Sebastian Zöllner is a Professor of Biostatistics. He also holds an appointment in the Department of Psychiatry. Dr. Zöllner joined the University of Michigan after a postdoctoral fellowship in the Department of Human Genetics at the University of Chicago. His research effort is divided between generating new methods in statistical genetics and analyzing data. The general thrust of his work is problems from human genetics, evolutionary biology and statistical population biology.
Dr. Lee’s research interests lie in machine learning and its applications to artificial intelligence. In particular, he focuses on deep learning and representation learning, which aims to learn an abstract representation of the data by a hierarchical and compositional structure. His research also spans over related topics, such as graphical models, optimization, and large-scale learning. Specific application areas include computer vision, audio recognition, robotics, text modeling, and healthcare.
Professor Balzano and her students investigate problems in statistical signal processing and optimization, particularly dealing with large and messy data. Her applications typically have missing, corrupted, and uncalibrated data as well as heterogeneous data in terms of sensors, sensor quality, and scale in both time and space. Her theoretical interests involve classes of non-convex problems that include Principal Components Analysis (or the Singular Value Decomposition) and many interesting variants such as PCA with sparse or structured principal components, orthogonality and non-negativity constraints, nonlinear variants such as low-dimensional algebraic variety models, and even categorical data or human preference data. She concentrates on fast gradient methods and related optimization methods that are scalable to real-time operation and massive data. Her work provides algorithmic and statistical guarantees for these algorithms on the aforementioned non-convex problems, and she focuses carefully on assumptions that are realistic for the relevant applications. She has worked in the areas of online algorithms, real-time computer vision, compressed sensing and matrix completion, network inference, and sensor networks.
Kerby Shedden has broad interests involving applied statistics, data science and computing with data.
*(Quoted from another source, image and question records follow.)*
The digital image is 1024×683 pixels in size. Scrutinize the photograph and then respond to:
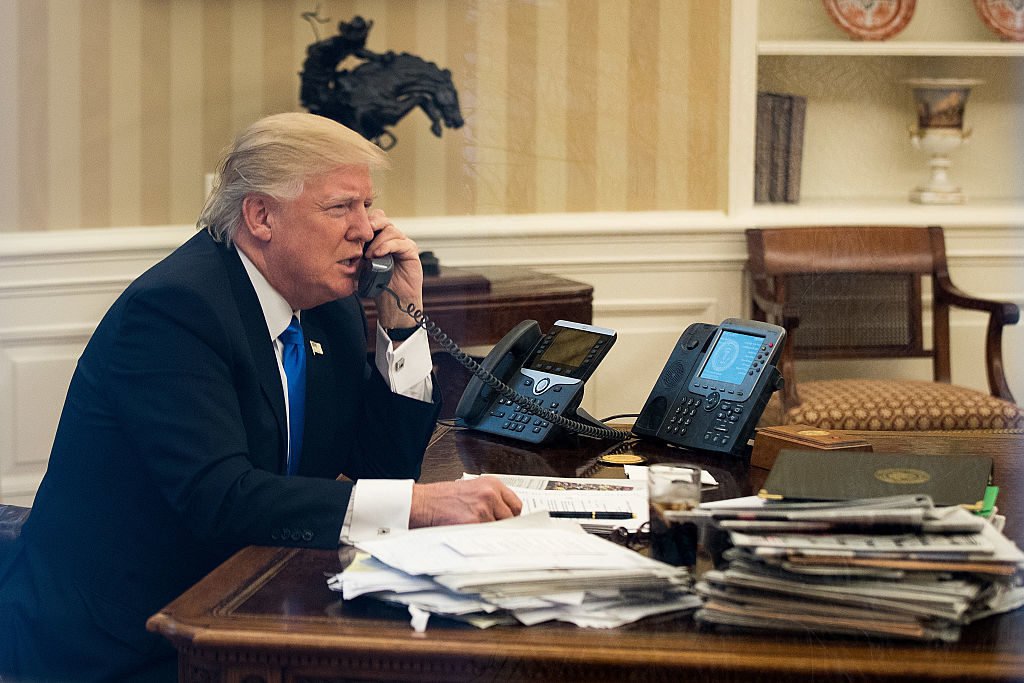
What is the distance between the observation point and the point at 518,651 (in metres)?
0.82

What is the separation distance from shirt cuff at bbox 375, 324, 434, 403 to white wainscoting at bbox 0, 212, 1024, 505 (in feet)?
2.17

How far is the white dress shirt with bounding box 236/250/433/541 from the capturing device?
106 cm

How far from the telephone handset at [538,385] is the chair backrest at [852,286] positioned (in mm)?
1107

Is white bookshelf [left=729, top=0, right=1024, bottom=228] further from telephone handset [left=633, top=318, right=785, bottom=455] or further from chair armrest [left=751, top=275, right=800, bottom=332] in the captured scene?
telephone handset [left=633, top=318, right=785, bottom=455]

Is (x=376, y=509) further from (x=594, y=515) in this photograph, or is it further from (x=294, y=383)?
(x=294, y=383)

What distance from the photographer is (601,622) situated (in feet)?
2.76

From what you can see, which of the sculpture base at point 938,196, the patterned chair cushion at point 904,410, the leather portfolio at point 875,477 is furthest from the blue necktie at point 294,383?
the sculpture base at point 938,196

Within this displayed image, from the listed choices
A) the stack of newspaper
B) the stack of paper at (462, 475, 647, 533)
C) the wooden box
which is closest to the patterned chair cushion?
the wooden box

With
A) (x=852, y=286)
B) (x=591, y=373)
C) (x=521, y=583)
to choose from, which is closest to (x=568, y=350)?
(x=591, y=373)

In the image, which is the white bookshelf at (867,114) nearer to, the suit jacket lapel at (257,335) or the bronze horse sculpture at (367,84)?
the bronze horse sculpture at (367,84)

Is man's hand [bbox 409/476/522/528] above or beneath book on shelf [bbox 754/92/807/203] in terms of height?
beneath

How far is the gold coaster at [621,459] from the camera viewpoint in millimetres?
1369

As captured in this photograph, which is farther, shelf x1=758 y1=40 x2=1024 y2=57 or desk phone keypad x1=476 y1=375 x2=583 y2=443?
shelf x1=758 y1=40 x2=1024 y2=57

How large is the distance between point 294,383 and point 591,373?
355 mm
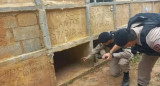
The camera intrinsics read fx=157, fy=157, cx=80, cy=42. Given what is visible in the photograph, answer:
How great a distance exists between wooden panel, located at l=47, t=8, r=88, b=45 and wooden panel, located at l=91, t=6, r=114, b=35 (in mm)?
333

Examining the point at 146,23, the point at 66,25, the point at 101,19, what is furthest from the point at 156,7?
the point at 146,23

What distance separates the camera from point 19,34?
8.71ft

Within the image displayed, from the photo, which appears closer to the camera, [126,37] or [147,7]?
[126,37]

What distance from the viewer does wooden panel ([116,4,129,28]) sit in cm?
505

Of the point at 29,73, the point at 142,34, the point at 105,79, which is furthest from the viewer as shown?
the point at 105,79

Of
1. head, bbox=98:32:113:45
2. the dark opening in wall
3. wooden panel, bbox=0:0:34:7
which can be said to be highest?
wooden panel, bbox=0:0:34:7

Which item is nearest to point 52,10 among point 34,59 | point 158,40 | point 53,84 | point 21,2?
point 21,2

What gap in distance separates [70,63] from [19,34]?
2.15 metres

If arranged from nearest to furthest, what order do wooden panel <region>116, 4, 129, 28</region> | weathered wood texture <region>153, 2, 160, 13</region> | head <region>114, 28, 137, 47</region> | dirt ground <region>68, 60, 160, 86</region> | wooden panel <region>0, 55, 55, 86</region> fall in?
head <region>114, 28, 137, 47</region>, wooden panel <region>0, 55, 55, 86</region>, dirt ground <region>68, 60, 160, 86</region>, wooden panel <region>116, 4, 129, 28</region>, weathered wood texture <region>153, 2, 160, 13</region>

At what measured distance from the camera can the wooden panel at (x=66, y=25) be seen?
3111 mm

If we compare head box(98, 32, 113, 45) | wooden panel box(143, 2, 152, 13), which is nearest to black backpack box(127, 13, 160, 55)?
head box(98, 32, 113, 45)

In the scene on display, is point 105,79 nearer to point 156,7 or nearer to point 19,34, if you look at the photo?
point 19,34

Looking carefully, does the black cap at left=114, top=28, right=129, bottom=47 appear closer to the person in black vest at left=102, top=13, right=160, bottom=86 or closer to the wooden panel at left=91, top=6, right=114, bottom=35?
the person in black vest at left=102, top=13, right=160, bottom=86

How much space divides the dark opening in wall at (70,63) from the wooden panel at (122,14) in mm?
1687
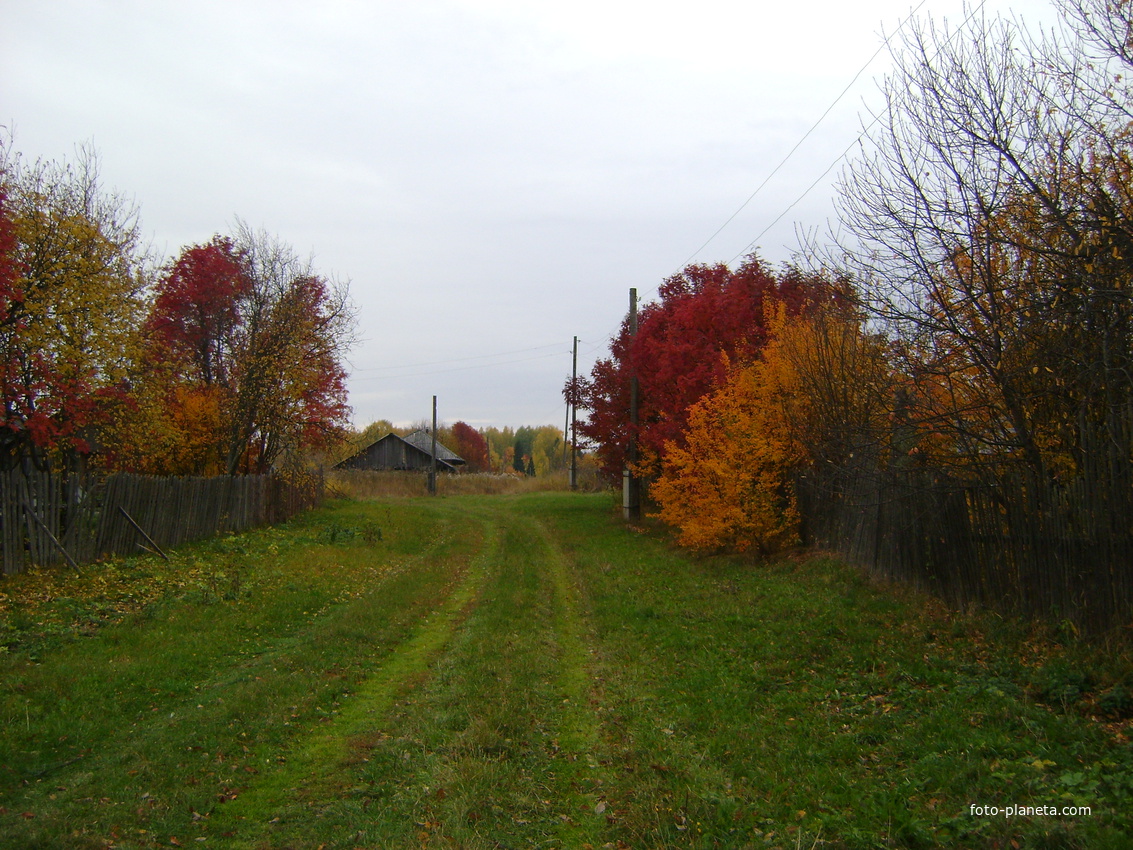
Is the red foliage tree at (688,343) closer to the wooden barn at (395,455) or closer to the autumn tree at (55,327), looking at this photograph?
the autumn tree at (55,327)

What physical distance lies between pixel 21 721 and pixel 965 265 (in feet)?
33.9

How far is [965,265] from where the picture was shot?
8.00m

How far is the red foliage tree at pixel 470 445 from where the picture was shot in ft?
347

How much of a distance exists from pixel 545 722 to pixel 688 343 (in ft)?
44.6

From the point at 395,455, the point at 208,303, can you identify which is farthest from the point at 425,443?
the point at 208,303

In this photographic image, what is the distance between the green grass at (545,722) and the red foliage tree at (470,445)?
307 feet

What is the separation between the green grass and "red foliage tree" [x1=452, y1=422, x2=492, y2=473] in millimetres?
93607

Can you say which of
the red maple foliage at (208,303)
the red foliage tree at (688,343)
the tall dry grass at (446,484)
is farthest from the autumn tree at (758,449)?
the tall dry grass at (446,484)

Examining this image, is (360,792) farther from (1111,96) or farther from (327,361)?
(327,361)

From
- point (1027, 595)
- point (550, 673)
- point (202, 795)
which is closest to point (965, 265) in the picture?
point (1027, 595)

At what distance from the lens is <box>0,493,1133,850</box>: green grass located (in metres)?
4.84

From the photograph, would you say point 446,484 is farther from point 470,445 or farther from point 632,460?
point 470,445

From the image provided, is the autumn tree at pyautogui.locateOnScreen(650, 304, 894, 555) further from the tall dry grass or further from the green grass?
the tall dry grass

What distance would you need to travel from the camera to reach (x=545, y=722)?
23.0 feet
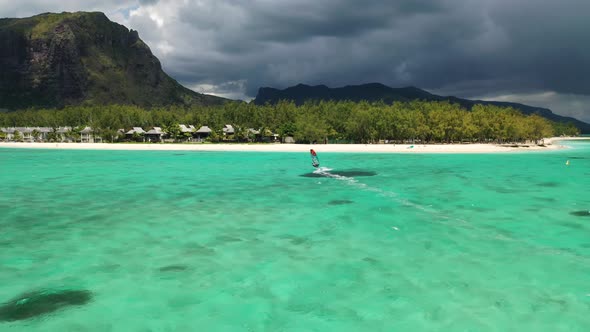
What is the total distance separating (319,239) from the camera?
1420 cm

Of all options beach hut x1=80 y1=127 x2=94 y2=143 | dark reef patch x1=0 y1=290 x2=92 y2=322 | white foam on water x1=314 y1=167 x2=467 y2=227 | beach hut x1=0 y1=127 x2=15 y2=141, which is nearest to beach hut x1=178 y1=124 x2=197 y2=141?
beach hut x1=80 y1=127 x2=94 y2=143

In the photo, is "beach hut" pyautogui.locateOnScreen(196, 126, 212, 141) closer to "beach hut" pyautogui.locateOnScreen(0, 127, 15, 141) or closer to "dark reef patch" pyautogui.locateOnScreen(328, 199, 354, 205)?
"beach hut" pyautogui.locateOnScreen(0, 127, 15, 141)

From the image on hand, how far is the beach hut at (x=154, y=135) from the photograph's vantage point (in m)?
130

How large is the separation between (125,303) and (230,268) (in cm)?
299

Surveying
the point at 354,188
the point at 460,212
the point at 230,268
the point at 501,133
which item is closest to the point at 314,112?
the point at 501,133

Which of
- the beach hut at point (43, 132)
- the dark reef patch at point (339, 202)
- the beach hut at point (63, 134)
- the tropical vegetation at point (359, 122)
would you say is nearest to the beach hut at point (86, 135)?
the tropical vegetation at point (359, 122)

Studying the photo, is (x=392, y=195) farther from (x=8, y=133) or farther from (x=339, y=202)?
(x=8, y=133)

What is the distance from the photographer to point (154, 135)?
134 meters

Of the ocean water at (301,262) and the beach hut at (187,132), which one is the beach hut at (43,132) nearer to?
the beach hut at (187,132)

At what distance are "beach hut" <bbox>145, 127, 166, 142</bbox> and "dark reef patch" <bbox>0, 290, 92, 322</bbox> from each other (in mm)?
126045

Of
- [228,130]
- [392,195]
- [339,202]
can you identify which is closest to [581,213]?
[392,195]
Through his work directing the data science consulting service he has worked in a wide variety of application domains including numerous areas within health science, social science, and transportation research. A current major focus is development of software tools that exploit high performance computing infrastructure for statistical analysis of health records, and sensor data from vehicles and road networks.
Dr. Ivo Dinov directs the Statistics Online Computational Resource (SOCR), co-directs the multi-institutional Probability Distributome Project, and is an associate director for education of the Michigan Institute for Data Science (MIDAS).
Dr. Dinov is an expert in mathematical modeling, statistical analysis, computational processing and visualization of Big Data. He is involved in longitudinal morphometric studies of human development (e.g., Autism, Schizophrenia), maturation (e.g., depression, pain) and aging (e.g., Alzheimer’s and Parkinson’s diseases). Dr. Dinov is developing, validating and disseminating novel technology-enhanced pedagogical approaches for scientific education and active learning.